The civil complaint was filed in federal court in Detroit against the German company on behalf of the US Environmental Protection Agency (EPA).
The Justice Department said the lawsuit was the first stage in bringing Volkswagen to justice for failing to disclose that the vehicles were equipped with a device designed to defeat emissions tests conducted in the United States.
"The alleged misrepresentations allowed almost 600,000 diesel engines to emit excessive air pollution across the country, harming our health and cheating consumers," said US Attorney Barbara L McQuade for the Eastern District of Michigan.
A spokesman at the company's headquarters in Wolfsburg, Germany, told dpa that Volkswagen did not know the details of the complaint, but would now examine them, adding that VW is in a constant contact with authorities.

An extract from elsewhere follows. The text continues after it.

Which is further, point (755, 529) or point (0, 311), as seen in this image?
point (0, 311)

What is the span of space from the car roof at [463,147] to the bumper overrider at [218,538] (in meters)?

"We are working on solutions, but cannot speak publicly about the details," the spokesman said.
VW already is threatened with penalties that could amount to billions of dollars. The group acknowledged the use of manipulation software in September shortly after the scandal erupted.
The lawsuit filed Monday alleges that the vehicles had defeat devices that impaired their emission control systems. The devices masked the cars' actual emissions, which in fact exceeded EPA’s standards, resulting in harmful air pollution, the Justice Department said in a release.
The complaint also alleges that Volkswagen violated the Clean Air Act by selling vehicles that were designed differently from what Volkswagen had stated in applications for certification submitted to the EPA and the California Air Resources Board (CARB).
"Car manufacturers that fail to properly certify their cars and that defeat emission control systems breach the public trust, endanger public health and disadvantage competitors," Assistant Attorney General John C Cruden said in the statement.
The Justice Department called the filing "an important step to protect public health by seeking to hold Volkswagen accountable for any unlawful air pollution."
The Justice Department also said discussions on a recall have not produced an "acceptable way forward," but said the talks would continue in parallel with the lawsuit, which also names VW subsidiaries Audi and Porsche.
The automaker said last month it was preparing a recall of around 11 million diesel vehicles fitted with manipulative software designed to spoof emissions standards testing.
In Germany, a recall of affected vehicles will start this year, the company has said.
The company has announced structural changes to management as a result of the emissions scandal. It also has suffered a sharp dive in its share price and a blow to its reputation.